**HOW TO COMPLETE THIS TASK**. Exactly reproduce the data from its first line through the line with "2016-09-25T06:33:44, 3-frame burst.", leaving out every line after it.

====== THE RECORDS

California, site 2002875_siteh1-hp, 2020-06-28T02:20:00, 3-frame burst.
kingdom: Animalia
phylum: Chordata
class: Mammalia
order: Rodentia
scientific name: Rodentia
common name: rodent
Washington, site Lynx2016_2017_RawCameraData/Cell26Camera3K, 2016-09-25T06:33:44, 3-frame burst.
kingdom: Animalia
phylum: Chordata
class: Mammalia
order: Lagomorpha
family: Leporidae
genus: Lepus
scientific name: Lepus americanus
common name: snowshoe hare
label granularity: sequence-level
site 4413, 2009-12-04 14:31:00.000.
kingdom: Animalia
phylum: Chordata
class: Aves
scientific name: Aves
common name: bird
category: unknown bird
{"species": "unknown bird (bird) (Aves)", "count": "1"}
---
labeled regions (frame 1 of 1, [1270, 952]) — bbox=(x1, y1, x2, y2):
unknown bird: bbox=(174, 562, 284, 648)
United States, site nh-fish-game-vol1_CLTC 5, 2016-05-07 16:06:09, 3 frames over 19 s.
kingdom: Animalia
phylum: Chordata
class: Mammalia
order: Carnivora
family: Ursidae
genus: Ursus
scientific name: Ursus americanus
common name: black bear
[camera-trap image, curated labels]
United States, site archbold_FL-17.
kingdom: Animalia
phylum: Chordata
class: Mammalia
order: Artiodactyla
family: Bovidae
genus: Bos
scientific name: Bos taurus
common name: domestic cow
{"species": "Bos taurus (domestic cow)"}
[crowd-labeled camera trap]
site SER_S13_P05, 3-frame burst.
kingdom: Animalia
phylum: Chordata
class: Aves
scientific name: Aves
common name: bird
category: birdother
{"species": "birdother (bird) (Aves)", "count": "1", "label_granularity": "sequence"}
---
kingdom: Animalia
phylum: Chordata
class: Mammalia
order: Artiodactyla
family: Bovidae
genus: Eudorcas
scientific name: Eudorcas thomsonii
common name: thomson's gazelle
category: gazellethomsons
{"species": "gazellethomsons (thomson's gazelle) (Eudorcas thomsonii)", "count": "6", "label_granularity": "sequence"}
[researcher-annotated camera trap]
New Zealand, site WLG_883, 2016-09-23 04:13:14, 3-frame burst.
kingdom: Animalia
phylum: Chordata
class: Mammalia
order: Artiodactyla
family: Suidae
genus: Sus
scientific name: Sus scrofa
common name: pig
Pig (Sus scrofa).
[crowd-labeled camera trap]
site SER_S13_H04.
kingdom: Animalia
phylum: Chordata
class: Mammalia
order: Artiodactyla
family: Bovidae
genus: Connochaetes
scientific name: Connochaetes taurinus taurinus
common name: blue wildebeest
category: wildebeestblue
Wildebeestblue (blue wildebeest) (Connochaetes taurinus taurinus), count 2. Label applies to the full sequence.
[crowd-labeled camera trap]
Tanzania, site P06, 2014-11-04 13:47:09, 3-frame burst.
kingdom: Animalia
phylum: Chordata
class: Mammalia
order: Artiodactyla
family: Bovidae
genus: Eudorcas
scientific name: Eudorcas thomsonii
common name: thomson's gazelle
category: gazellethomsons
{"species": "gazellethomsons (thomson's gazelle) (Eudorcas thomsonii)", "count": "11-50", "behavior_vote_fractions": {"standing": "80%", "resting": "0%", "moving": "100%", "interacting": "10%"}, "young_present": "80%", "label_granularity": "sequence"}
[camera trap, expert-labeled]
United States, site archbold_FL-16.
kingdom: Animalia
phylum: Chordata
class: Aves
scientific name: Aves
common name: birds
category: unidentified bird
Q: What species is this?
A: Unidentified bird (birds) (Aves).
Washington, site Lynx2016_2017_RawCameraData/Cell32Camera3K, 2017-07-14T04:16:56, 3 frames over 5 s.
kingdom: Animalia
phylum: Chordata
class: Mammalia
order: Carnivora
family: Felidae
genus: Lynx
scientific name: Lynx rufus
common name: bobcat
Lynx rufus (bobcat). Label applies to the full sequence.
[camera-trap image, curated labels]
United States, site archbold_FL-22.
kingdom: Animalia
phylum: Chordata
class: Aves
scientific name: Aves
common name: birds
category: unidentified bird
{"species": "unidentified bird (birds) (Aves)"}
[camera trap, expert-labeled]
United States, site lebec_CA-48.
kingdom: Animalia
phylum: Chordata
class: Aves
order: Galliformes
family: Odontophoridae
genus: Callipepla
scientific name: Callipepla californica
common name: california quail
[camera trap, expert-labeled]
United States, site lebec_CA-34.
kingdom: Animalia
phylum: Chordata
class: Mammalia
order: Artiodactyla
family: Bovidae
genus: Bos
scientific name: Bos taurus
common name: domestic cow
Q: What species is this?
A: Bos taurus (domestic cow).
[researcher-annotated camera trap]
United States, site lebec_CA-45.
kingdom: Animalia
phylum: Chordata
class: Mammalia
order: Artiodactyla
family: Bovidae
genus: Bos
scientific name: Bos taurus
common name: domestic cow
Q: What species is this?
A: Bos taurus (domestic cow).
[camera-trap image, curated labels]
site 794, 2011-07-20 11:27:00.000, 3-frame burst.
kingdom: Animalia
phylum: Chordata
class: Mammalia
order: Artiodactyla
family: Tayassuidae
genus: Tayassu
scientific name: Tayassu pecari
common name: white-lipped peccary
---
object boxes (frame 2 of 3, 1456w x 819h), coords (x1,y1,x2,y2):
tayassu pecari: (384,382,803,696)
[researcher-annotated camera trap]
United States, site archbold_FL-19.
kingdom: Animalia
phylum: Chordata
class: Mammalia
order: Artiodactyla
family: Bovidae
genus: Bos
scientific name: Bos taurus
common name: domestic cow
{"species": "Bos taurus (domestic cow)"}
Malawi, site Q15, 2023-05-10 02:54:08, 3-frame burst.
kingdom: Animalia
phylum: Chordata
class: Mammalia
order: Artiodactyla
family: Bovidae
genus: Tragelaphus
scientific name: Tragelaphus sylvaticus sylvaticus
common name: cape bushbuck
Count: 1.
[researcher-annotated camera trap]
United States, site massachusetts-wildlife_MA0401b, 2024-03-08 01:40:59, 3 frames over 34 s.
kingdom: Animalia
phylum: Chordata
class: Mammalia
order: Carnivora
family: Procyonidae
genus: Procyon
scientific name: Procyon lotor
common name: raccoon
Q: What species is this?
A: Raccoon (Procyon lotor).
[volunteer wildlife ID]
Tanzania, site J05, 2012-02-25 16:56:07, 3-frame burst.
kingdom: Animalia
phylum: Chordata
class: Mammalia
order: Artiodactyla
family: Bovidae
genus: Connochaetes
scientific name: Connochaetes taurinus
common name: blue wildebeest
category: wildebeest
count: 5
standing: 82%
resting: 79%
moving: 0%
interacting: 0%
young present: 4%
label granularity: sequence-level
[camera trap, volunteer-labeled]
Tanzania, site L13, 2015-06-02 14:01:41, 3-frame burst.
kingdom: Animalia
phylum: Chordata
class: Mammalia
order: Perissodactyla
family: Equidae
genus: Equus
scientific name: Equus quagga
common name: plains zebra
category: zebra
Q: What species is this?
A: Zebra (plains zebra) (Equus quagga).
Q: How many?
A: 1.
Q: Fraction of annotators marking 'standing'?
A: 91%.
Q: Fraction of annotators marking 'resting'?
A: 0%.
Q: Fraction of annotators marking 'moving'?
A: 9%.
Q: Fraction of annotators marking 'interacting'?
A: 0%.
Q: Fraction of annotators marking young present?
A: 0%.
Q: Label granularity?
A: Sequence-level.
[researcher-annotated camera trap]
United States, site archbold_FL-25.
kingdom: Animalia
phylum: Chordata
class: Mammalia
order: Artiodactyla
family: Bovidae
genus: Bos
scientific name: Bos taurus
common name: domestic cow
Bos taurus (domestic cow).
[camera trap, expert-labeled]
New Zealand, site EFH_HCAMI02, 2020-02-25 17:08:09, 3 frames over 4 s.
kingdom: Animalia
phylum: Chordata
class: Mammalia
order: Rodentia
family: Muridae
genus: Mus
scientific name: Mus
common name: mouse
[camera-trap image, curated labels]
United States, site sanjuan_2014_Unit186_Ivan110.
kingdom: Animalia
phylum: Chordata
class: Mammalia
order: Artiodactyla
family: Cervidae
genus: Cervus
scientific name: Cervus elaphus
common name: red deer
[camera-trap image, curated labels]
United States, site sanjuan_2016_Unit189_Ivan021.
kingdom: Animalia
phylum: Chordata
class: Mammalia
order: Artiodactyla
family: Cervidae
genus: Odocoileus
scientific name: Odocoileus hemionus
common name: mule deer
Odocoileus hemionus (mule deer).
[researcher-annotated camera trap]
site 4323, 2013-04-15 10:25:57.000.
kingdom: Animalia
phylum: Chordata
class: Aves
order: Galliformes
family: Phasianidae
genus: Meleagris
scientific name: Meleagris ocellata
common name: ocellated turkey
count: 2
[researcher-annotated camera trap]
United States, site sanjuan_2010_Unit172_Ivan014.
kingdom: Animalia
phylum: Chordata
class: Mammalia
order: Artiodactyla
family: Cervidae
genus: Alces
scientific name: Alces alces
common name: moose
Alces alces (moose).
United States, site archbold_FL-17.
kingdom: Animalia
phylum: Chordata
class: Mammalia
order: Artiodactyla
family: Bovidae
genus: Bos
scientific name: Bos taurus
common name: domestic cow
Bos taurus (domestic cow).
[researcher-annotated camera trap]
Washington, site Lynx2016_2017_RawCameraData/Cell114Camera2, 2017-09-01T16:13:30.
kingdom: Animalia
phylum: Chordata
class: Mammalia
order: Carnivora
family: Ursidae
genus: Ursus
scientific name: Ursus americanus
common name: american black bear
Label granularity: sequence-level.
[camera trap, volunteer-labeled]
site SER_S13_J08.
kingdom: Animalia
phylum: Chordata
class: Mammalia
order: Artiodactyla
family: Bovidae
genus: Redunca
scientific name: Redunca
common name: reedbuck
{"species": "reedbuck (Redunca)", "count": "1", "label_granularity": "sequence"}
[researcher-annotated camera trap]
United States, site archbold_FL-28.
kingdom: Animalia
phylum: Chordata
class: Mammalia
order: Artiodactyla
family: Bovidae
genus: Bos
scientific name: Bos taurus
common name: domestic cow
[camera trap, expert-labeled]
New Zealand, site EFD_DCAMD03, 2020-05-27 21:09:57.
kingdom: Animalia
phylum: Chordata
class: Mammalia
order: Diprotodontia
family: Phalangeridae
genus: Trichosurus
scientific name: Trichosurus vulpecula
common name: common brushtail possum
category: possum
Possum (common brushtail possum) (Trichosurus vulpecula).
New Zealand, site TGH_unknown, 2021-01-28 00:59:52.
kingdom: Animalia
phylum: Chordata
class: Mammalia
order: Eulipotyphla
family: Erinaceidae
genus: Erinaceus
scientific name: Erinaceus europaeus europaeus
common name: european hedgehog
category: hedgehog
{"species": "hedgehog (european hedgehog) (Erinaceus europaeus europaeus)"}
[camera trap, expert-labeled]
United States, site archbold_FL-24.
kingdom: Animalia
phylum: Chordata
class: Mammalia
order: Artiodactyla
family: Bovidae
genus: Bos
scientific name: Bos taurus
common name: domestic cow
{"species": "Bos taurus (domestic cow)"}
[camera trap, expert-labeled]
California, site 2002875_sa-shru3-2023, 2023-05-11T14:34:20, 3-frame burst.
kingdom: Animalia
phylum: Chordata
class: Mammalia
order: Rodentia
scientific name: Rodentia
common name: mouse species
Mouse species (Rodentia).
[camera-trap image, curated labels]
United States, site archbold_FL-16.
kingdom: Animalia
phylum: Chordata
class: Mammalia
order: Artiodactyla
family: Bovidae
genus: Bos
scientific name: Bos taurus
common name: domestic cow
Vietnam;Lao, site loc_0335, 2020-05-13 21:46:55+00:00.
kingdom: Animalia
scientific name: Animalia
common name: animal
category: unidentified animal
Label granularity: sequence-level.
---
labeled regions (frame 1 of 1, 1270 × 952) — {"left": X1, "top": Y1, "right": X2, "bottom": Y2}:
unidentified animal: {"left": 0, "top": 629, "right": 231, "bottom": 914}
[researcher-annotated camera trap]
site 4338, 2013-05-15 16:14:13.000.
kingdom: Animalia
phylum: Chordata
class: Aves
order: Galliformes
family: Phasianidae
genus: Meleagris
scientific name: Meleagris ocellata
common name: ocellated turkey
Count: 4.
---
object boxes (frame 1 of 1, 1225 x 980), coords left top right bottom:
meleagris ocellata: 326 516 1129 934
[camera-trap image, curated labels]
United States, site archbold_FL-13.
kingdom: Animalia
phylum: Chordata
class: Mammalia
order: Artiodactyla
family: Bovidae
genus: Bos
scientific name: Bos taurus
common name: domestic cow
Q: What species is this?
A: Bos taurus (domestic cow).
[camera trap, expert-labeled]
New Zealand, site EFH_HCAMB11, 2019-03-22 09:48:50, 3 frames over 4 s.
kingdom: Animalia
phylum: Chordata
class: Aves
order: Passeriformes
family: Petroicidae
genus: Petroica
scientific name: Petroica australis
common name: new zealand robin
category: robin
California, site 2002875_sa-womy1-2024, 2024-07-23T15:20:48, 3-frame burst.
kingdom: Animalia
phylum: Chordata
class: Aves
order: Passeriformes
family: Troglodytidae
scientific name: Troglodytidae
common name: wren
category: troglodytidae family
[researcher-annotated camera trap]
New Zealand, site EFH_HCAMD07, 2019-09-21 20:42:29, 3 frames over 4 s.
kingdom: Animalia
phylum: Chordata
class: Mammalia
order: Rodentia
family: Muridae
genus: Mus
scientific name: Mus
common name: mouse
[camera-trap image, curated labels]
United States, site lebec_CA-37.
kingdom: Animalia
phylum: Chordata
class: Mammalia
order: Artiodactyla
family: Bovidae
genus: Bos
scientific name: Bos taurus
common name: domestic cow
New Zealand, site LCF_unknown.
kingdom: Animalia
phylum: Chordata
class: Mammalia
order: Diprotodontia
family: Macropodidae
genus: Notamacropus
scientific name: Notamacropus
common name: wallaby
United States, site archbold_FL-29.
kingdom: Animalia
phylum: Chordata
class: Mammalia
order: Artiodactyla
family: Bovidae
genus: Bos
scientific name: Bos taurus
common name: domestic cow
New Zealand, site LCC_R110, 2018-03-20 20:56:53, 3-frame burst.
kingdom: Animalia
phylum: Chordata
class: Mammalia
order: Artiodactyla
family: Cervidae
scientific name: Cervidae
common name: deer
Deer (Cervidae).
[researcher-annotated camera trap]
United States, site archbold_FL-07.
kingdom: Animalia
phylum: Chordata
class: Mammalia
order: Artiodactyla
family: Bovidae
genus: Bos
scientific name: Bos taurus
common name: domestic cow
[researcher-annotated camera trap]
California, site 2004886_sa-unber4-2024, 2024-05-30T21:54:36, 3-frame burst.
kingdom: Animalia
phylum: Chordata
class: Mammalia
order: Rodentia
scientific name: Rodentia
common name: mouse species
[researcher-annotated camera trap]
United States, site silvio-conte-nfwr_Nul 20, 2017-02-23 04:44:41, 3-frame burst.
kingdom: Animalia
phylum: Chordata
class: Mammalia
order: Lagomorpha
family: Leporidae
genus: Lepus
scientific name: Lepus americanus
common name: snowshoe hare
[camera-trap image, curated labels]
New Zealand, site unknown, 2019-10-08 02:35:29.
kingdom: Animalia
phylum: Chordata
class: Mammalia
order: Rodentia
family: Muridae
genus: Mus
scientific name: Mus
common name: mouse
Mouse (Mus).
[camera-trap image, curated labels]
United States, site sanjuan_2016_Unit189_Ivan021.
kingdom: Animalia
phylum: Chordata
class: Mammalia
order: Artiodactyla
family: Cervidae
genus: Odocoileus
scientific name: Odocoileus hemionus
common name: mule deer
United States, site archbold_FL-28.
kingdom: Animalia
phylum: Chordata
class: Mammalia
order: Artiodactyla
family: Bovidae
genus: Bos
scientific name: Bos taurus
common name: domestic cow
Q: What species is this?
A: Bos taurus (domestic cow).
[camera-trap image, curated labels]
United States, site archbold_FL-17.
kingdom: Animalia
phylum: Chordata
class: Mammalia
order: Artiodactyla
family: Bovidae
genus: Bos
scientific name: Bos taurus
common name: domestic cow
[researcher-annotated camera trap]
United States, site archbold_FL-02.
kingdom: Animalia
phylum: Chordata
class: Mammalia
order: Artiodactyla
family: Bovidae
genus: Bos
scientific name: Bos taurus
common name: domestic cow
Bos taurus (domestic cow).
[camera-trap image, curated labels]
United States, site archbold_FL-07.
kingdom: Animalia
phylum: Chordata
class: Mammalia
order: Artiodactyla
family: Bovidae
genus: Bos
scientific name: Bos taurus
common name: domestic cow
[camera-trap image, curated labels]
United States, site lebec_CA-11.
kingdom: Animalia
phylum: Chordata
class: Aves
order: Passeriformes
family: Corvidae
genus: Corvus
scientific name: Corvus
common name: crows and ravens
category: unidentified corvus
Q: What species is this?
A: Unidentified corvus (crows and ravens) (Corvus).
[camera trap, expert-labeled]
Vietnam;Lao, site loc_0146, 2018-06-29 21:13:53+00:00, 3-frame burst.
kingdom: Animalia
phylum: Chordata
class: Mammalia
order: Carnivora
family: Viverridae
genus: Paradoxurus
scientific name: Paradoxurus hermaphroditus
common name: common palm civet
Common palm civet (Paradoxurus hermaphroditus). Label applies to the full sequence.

============

**SOLUTION BELOW**.
California, site 2002875_siteh1-hp, 2020-06-28T02:20:00, 3-frame burst.
kingdom: Animalia
phylum: Chordata
class: Mammalia
order: Rodentia
scientific name: Rodentia
common name: rodent
Washington, site Lynx2016_2017_RawCameraData/Cell26Camera3K, 2016-09-25T06:33:44, 3-frame burst.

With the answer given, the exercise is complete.